Try it in JupyterLite (in pyodide kernel, %pip install anywidget==0.9.13 jupyter_anywidget_pglite)

Install from PyPi as: pip install jupyter_anywidget_pglite

Example of usage for pglite anywidget and magic

Uses: anywidget==0.9.13

Usage:

  • import package and magic:
%load_ext jupyter_anywidget_pglite
from jupyter_anywidget_pglite import pglite_panel

pg = pglite_panel()
#This should open a panel in the right-hand sidebar
# (`split-right`) by default.
# Close the panel either manually or via:
# pg.close()

# w = pglite_panel("example panel title)`
# w = pglite_panel(None, "split-bottom")`

# Headless mode (no HTML UI, works in:
# Jupyter Lab, Jupyter Notebook, VS Code w/ Jupyter notebook support)
#from jupyter_anywidget_pglite import pglite_headless
#pg = pglite_headless()

# Inline display
# Display HTML UI as initialising code cell output
# Display will be updated with consequent queries
#from jupyter_anywidget_pglite import pglite_inline
#pg = pglite_inline()

Use pg.ready() / pg.ready(timeout=TIME_IN_S) function that will block until the pglite widget is loaded and ready to accept requests (not JupyterLite).

Persisting data in browser storage

To persist the database in browser storage, set the `idb='DBNAME`` parameter when creating a widget. For example:

pg_headless_persist = pglite_headless(idb="pglitetest1")

Running queries using magics

To run a query, place the query insde a %%pglite cell block magic.

  • use the -w / --widget-name setting to set the widget within the magic and it does not need to be passed again (for example, %%pglite_magic -w pg)
  • alternatively, prior to calling the block magic, set the widget used in the magic via a line magic: %setwidget pg

Running queries on the database using IPython cell block magic %%pglite -w WIDGET_VARIABLE:

%%pglite_magic -w pg
CREATE TABLE IF NOT EXISTS test  (
        id serial primary key,
        title varchar not null
      );

#----
%%pglite_magic
INSERT INTO test (title) VALUES ('dummy');

#----
%%pglite_magic
SELECT * FROM test;

To run multiple SQL statements in the same cell:

  • use the -m / --multiple-statements flag (default: False) when calling the cell block magic [NOT RECOMMENDED]. This will naively split the query on each ; character, and then run each split item as a separate command. The response will be set to the response from the final query;
  • use the -M / --multiple-statement-block flag to run all the tems using the pglite .exec() command.

We can also run queries (with the same arguments) using the %pglite_query line magic, with the query set via the -q / --query parameter:

%pglite_query -r -q 'SELECT * FROM test LIMIT 1;'

Add the -d / --dataframe flag to return the query result as a dataframe (not JupyterLite).
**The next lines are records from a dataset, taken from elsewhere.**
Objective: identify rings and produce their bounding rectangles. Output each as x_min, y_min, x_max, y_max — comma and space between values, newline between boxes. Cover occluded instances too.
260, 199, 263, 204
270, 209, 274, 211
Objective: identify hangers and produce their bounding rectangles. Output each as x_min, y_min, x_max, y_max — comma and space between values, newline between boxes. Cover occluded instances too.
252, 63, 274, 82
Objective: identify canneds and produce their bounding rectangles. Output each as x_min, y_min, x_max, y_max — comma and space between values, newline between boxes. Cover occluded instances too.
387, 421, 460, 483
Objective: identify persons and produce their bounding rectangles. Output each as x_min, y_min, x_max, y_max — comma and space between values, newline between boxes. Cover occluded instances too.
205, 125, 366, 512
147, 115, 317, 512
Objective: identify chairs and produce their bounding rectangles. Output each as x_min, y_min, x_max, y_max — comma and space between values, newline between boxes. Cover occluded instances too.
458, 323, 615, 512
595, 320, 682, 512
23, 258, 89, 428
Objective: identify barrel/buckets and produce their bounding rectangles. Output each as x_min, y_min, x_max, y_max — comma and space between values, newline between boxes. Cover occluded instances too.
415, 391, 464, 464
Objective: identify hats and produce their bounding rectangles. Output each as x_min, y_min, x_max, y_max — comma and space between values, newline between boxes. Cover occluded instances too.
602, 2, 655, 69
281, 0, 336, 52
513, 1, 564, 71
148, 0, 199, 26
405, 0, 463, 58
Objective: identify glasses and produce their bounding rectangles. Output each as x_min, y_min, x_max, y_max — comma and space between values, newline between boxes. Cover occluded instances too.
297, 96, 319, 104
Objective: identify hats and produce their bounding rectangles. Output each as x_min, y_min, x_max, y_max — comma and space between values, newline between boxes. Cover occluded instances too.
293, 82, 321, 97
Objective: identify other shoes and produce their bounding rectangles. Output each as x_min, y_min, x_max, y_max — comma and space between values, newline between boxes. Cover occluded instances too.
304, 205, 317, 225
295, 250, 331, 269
Having made a query onto the database via a magic cell, we can retrieve the response:

pg.response

If pandas is installed, we can get rows returned from a query response as a dataframe:

pg.df()

Running queries

We run a query by setting query state on the widget. The following Python function helps with that:

pg_headless.query("SELECT 'hello';")

If you are not in an emscripten platform, blocking replies will be attempted automatically. These can be disabled by setting pg_headless.prefer_use_blocking=False. Blocking attempts can also be forced by calling queries with autorespond=True.

# If blocking is available (not JuphyterLite, marimo)
pg_headless.query("SELECT 'hello';", autorespond=True, df=True)

List tables: pg_headless.tables(autorespond=True)

Show table schema: pg_headless.table_schema("test", autorespond=True)

Inserting data

We can insert data from a data frame into a pre-existing table with an appropriate schema:

import pandas as pd
df = pd.DataFrame({"title":["a","b","c"]})

# Insert data from a dataframe into a table that already exists
pg_headless.insert_from_df("test", df, autorespond=True)

Simple DBAPI2 and SQLAlchemy Connections

Partial support is provided for DBAPI2 and SQLAlchemy connections.

For example, we can pass a connection into a pandas.read_sql() function (this probably won't work in JupyterLite, marimo, etc., where blocking is not supported):

from jupyter_anywidget_pglite.dbapi2 import create_connection

conn = create_connection(pg_headless)
pd.read_sql("SELECT * FROM test;", conn)
# Minimal SQLAlchemy connection object support
from jupyter_anywidget_pglite.sqlalchemy_api import create_engine

conn2 = create_engine(pg_headless)
pd.read_sql("SELECT * FROM test;", conn2)

Blocking

Note that the pglite query runs asynchronously, so how do we know on the Python side when the response is ready?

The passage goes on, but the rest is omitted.